PRESS CONFERENCE. Ancelotti: “Nessun rimpianto per Icardi. Contenti del mercato ma…”

Ancelotti

 È una partita che può misurare le ambizioni scudetto? “È un test indicativo, vogliamo dimostrare di essere competitivi contro la squadra che resta favorita per la vittoria fianale. Le sensazioni sono buone”.

Sorteggio Champions? “Il Liverpool lo conoscono tutti, mentre Salisburgo e Genk sono due squadre giovani che giocano con ritmo. È più semplice di quello dell’anno scorso, ma va giocato con attenzione”. 

Contento dell’acquisto di Llorente? “Non lo so, non mi interesso di mercato, penso ad altro in questo momento. Se arrivasse sarei molto contento”.

Sarebbe contento di vedere Sarri in panchina?“Certamente sì, sarebbe un piacere rivederlo dopo qualche anno e soprattutto vedere che sta bene. Poi se non glielo consigliano, ci saranno altre occasioni”.

Nessun rimpianto per Icardi? “Nessuno”

Si potrà vedere Lozano? “Sta bene, è già in un’ottima condizione perché hanno iniziato prima per i preliminari. Si sta adattando alle nuove idee, ma è pronto per giocare”.

La designazione di Orsato è un segnale? La ritiene poco opportuna? “Ha esperienza per queste gare, nessun problema per noi”.

La sfida così anticipata? “Siamo all’inizio, c’è chi sta meglio, chi ancora più indietro ma non mi interessa. Mi interessa confermare le sensazioni che ho. L’unica dimostrazione che voglio è di essere molto competitivo in questo campionato”.

A Firenze meglio a due o tre a centrocampo? Cosa ti rimane? “A tre abbiamo giocato gli ultimi 10′, ma per difendere bassi. Se vuoi pressare alto non puoi giocare a tre.

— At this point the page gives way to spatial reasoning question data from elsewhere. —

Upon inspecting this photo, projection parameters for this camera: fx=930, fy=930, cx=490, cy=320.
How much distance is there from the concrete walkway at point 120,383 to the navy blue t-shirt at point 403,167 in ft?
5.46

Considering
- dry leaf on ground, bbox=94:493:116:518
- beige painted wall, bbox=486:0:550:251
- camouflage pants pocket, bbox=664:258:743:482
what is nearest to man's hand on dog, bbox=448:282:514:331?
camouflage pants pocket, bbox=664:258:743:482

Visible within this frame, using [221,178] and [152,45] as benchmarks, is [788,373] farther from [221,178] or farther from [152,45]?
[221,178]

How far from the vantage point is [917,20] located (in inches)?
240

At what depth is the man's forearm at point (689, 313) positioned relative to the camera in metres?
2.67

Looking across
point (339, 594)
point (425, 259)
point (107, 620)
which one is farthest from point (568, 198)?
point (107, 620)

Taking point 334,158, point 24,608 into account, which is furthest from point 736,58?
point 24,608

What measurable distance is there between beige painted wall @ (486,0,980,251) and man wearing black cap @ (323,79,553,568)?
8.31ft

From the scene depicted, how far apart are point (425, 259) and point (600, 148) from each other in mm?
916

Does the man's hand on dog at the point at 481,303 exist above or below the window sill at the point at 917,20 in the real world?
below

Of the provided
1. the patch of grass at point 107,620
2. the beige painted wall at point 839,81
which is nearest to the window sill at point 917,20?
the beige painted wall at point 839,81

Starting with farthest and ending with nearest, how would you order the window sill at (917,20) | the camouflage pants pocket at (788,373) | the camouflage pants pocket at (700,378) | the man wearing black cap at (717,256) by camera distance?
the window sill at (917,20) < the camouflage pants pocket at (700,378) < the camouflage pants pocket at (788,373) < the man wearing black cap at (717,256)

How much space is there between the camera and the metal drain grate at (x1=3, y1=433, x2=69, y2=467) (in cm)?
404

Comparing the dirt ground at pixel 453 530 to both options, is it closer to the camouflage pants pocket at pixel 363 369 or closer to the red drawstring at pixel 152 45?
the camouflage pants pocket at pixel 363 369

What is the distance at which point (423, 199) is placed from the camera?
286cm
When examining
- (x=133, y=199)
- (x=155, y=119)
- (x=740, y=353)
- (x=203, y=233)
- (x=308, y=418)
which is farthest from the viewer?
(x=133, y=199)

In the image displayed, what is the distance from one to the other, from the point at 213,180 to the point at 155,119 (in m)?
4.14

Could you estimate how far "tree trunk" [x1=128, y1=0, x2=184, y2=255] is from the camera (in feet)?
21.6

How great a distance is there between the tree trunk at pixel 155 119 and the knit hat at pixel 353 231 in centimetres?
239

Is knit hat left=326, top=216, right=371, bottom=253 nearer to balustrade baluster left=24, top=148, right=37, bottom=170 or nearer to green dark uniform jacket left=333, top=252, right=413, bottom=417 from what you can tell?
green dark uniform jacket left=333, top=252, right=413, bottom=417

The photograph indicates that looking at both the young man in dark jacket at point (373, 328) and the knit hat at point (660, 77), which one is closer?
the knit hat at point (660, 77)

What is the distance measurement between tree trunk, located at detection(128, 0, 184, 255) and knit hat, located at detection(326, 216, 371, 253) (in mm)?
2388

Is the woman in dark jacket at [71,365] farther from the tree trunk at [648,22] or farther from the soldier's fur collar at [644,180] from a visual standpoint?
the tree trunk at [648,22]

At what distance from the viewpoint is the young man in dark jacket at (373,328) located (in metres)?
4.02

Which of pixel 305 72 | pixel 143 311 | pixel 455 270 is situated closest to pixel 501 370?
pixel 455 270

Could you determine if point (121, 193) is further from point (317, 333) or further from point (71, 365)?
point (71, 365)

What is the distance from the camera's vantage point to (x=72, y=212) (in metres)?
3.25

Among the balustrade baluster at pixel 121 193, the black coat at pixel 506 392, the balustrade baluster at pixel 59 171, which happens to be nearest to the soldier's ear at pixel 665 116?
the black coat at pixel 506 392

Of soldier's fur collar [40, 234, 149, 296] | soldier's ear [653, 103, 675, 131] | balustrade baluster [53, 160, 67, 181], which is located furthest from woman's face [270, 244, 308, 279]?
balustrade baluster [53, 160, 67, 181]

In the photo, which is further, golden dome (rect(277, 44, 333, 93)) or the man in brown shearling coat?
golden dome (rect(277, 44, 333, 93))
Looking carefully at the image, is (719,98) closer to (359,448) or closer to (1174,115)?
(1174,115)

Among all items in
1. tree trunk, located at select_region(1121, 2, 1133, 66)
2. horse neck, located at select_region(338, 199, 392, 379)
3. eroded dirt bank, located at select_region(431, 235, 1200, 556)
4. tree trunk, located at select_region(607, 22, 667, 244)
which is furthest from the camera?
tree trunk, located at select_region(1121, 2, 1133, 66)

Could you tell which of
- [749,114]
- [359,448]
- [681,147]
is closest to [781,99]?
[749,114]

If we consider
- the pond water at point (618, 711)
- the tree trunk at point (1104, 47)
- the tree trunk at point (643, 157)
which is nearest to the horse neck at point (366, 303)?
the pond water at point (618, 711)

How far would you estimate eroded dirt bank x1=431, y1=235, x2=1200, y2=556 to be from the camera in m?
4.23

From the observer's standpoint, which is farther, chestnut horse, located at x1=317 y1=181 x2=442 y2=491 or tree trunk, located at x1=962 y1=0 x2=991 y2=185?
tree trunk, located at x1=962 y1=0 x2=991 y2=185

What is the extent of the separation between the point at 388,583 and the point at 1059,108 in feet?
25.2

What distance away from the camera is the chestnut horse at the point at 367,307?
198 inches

E’ rimasto il sapore della vittoria, su un campo ostico, con delle difficoltà evidenziate dai tre gol subiti ma che sono nati da un rigore che non aveva modo di esistere e da un angolo in cui siamo mancati difensivamente”.

L’accoglienza a Torino? “Non mi aspetto niente, se succede continuerò a vivere…”

La crescita della squadra? “Le qualità sono migliorare in questa estate, sono arrivati giocatori nuovi che migliorano la qualità e speriamo col lavoro di migliorare anche la qualità collettiva, mettendo insieme quella individuale”

12.40 – Un pensiero sul dramma che ha colpito Luis Enrique? “C’è poco da dire, se non dimostrare vicinanza ad un collega che ha subito un dramma”.